[Spatial relation data]
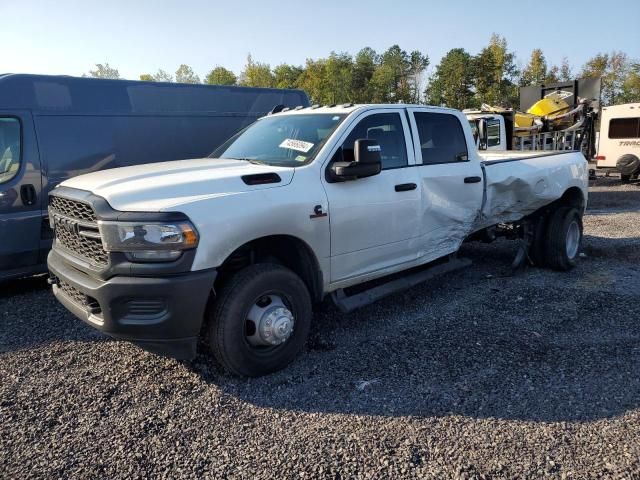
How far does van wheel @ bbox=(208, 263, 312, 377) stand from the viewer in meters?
3.46

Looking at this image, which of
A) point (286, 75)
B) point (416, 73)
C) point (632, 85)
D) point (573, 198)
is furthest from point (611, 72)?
point (573, 198)

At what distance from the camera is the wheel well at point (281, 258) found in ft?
12.2

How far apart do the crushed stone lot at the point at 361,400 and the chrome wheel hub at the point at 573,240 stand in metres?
1.44

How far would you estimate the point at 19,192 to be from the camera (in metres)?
5.65

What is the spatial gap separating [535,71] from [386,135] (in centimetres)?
5034

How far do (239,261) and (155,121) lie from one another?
158 inches

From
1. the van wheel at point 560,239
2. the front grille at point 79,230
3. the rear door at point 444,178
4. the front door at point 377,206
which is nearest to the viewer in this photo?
the front grille at point 79,230

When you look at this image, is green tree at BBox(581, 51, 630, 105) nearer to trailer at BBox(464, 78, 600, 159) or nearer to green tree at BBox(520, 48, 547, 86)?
green tree at BBox(520, 48, 547, 86)

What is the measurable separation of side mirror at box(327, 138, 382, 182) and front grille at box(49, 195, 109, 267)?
5.72ft

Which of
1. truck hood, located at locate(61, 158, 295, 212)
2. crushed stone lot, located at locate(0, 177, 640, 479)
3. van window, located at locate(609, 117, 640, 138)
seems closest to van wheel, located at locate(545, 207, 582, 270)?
crushed stone lot, located at locate(0, 177, 640, 479)

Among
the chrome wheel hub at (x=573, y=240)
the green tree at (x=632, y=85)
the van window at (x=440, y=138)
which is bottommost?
the chrome wheel hub at (x=573, y=240)

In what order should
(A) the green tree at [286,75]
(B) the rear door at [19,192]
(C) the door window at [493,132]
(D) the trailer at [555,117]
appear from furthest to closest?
(A) the green tree at [286,75] < (D) the trailer at [555,117] < (C) the door window at [493,132] < (B) the rear door at [19,192]

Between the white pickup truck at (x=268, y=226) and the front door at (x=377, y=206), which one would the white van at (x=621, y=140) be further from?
the front door at (x=377, y=206)

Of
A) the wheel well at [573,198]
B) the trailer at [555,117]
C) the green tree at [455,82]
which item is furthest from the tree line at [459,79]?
the wheel well at [573,198]
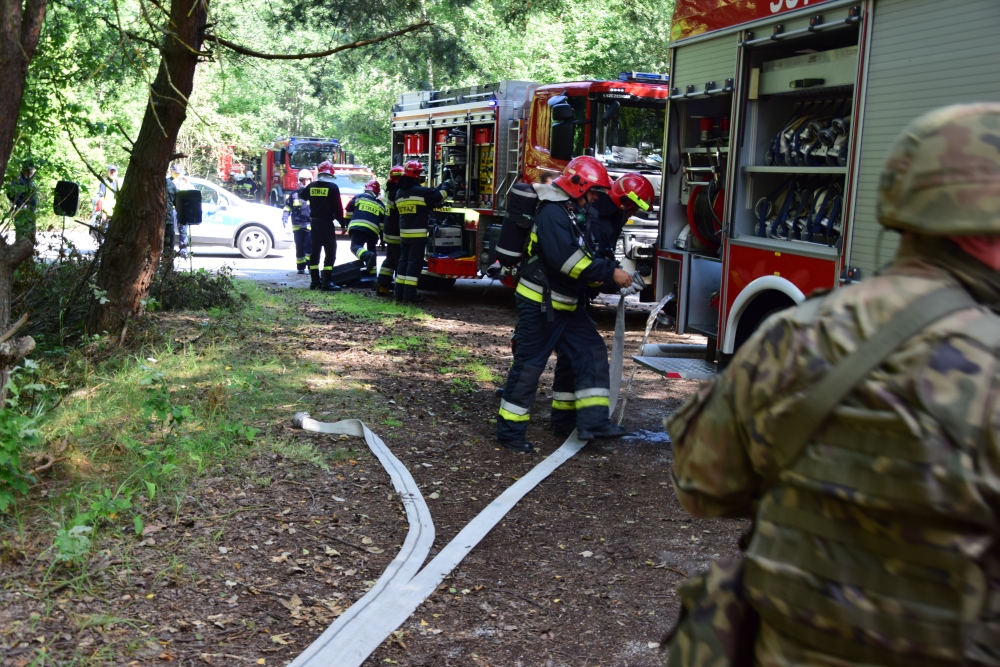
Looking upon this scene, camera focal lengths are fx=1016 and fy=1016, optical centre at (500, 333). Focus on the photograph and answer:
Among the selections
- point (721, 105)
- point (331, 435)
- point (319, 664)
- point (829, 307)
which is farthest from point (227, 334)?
point (829, 307)

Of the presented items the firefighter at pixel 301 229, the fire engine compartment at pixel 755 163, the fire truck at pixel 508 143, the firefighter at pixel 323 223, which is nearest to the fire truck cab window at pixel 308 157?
the fire truck at pixel 508 143

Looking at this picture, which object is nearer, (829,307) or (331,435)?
(829,307)

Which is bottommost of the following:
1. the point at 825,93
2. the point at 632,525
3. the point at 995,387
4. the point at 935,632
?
the point at 632,525

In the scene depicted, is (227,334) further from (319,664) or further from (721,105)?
(319,664)

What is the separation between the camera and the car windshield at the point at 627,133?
1058 centimetres

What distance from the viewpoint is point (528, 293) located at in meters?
6.22

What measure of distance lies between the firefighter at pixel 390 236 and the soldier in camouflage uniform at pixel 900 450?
38.2 feet

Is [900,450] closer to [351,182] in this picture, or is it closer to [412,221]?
[412,221]

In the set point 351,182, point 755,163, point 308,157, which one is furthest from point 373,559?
point 308,157

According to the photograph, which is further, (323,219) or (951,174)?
(323,219)

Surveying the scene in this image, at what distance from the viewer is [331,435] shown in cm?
614

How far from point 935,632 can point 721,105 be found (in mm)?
6803

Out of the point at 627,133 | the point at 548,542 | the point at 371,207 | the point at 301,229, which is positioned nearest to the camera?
the point at 548,542

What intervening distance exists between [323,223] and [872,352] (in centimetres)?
1268
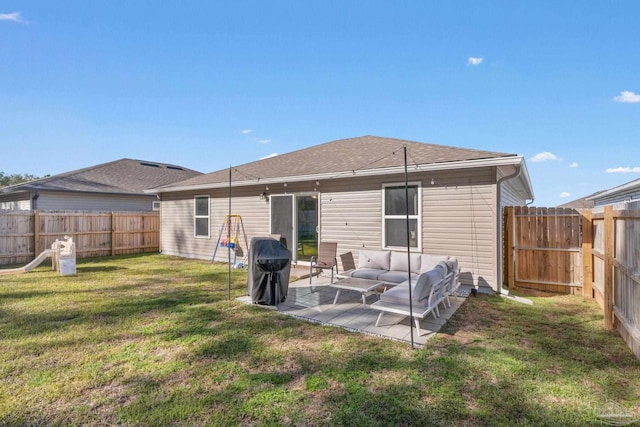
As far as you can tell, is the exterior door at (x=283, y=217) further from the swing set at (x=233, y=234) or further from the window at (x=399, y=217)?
the window at (x=399, y=217)

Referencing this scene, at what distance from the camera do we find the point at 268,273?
530cm

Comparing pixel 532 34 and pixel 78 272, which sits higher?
pixel 532 34

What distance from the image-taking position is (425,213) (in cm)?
685

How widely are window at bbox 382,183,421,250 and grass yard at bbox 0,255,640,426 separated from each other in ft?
6.99

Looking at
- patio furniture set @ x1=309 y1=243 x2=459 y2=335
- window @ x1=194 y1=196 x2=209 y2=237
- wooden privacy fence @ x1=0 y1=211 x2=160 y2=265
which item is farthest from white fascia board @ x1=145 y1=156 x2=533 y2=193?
wooden privacy fence @ x1=0 y1=211 x2=160 y2=265

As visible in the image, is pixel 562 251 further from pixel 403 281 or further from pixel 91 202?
pixel 91 202

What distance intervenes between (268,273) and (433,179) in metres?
4.15

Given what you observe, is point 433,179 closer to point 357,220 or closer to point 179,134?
point 357,220

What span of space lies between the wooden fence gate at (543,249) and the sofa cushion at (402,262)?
7.88ft

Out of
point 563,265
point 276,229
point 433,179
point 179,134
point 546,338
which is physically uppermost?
point 179,134

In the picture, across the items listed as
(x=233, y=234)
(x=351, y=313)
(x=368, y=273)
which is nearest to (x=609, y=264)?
(x=368, y=273)

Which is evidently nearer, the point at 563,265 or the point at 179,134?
the point at 563,265

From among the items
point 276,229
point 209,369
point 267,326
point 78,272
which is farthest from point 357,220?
point 78,272

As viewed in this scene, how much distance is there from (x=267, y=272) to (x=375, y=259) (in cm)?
247
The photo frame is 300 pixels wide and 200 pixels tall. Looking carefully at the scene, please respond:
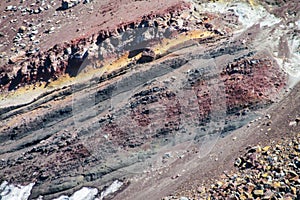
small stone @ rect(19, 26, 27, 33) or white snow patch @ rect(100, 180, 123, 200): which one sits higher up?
small stone @ rect(19, 26, 27, 33)

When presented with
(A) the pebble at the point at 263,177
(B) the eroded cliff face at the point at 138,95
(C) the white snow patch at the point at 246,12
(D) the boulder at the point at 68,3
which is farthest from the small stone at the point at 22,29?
(A) the pebble at the point at 263,177

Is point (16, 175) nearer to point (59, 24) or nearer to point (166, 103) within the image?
point (166, 103)

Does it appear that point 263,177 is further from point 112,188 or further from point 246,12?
Answer: point 246,12

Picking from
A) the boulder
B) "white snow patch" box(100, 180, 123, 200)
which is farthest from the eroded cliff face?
the boulder

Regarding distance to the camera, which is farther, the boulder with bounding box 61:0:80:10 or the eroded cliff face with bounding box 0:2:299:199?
the boulder with bounding box 61:0:80:10

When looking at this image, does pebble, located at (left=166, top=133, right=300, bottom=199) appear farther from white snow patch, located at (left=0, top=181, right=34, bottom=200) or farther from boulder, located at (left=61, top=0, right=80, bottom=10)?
boulder, located at (left=61, top=0, right=80, bottom=10)

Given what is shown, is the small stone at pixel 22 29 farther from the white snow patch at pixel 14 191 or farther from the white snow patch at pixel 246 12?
the white snow patch at pixel 246 12
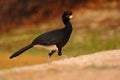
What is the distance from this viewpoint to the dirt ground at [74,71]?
38.6 feet

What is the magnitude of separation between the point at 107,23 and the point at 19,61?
9.43 meters

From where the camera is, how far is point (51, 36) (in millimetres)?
15453

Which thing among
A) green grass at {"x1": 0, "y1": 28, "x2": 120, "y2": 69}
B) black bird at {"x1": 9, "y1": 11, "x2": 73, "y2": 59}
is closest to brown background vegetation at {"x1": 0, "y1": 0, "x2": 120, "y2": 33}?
green grass at {"x1": 0, "y1": 28, "x2": 120, "y2": 69}

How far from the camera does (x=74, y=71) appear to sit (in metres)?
12.2

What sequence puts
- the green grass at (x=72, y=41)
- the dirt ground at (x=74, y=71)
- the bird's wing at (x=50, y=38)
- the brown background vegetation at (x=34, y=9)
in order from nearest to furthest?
the dirt ground at (x=74, y=71), the bird's wing at (x=50, y=38), the green grass at (x=72, y=41), the brown background vegetation at (x=34, y=9)

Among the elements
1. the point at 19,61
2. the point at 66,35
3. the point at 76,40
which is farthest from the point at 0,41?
the point at 66,35

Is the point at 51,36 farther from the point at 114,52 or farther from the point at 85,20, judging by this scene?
the point at 85,20

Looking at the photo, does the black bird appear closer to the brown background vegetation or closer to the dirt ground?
the dirt ground

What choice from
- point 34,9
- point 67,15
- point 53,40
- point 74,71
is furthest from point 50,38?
point 34,9

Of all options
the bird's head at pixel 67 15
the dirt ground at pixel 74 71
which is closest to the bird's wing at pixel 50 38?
the bird's head at pixel 67 15

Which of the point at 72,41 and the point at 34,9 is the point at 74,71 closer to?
the point at 72,41

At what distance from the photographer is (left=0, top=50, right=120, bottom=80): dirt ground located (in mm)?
11773

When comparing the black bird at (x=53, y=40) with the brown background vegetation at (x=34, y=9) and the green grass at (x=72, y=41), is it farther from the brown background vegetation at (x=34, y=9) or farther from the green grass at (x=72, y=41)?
the brown background vegetation at (x=34, y=9)

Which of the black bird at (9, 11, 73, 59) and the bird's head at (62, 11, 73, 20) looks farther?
the bird's head at (62, 11, 73, 20)
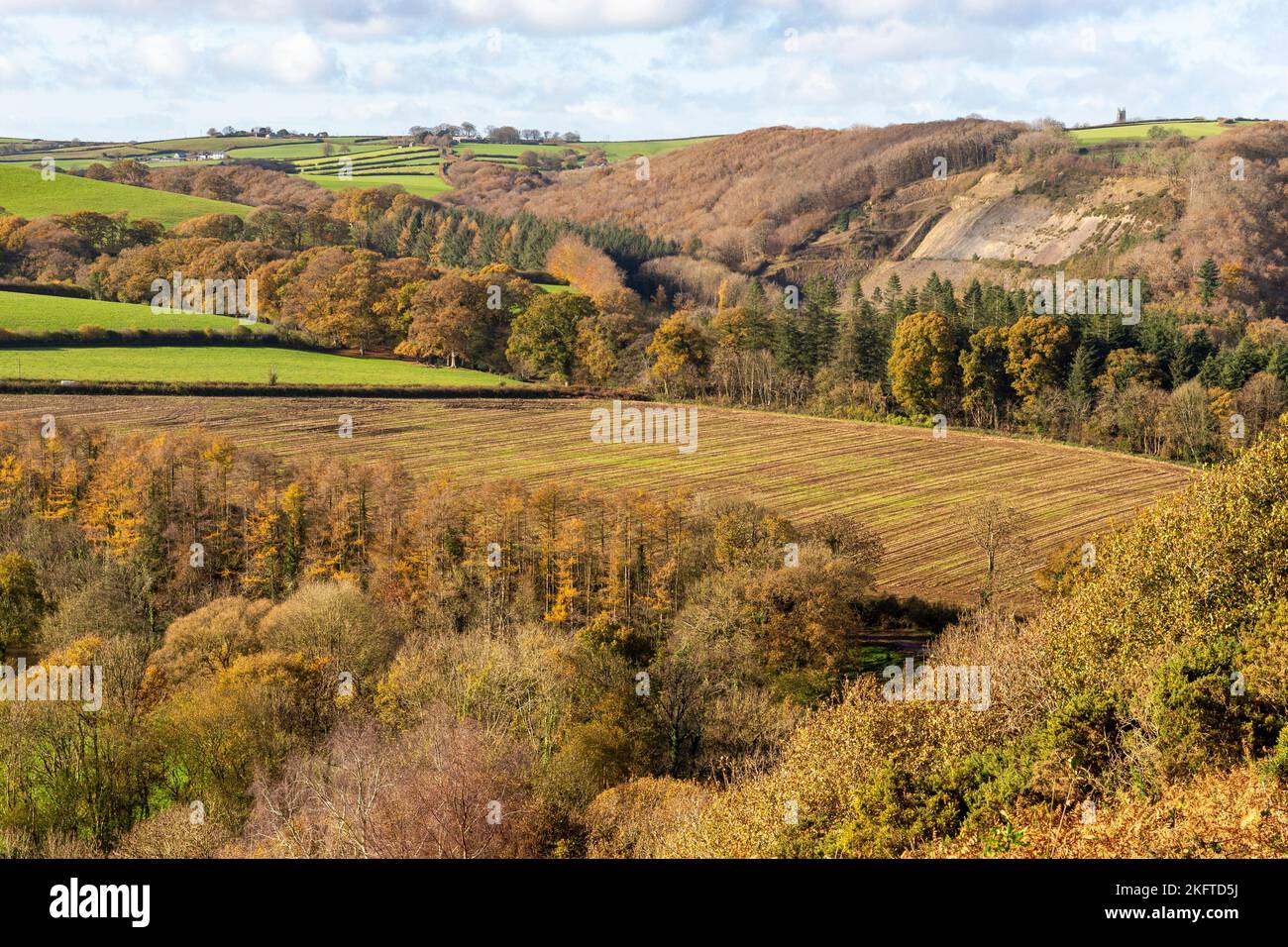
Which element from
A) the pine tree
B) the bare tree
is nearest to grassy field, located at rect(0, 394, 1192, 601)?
the bare tree

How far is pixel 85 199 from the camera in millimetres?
144000

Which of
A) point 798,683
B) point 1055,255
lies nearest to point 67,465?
point 798,683

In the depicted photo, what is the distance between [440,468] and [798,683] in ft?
116

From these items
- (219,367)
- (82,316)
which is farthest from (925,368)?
(82,316)

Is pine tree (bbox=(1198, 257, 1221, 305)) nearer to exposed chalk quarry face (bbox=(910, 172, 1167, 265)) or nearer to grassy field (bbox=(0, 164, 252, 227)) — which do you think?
exposed chalk quarry face (bbox=(910, 172, 1167, 265))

TASK PROMPT: Reproduce the records verbatim from the line containing "Which of the black" through the end of the records, both ends included. Omit the pictures from your answer.

EXERCISE ANSWER:
Which of the black bird at (9, 11, 73, 59) and the bird's head at (62, 11, 73, 20) looks farther?
the bird's head at (62, 11, 73, 20)
Which element from
A) the pine tree
B) the bare tree
is nearest to grassy field, located at rect(0, 394, 1192, 601)?
the bare tree

How far is pixel 85 199 from the camera in millimetres?
144000

Which of
A) point 798,683
B) point 1055,255
lies nearest to point 67,465?
point 798,683

In the depicted photo, what is the distance between [440,468] and [798,683] in ft?
116

From these items
- (219,367)
- (82,316)
which is farthest from (925,368)?
(82,316)

Is pine tree (bbox=(1198, 257, 1221, 305)) nearer to exposed chalk quarry face (bbox=(910, 172, 1167, 265)) or nearer to grassy field (bbox=(0, 164, 252, 227)) — which do you think?
exposed chalk quarry face (bbox=(910, 172, 1167, 265))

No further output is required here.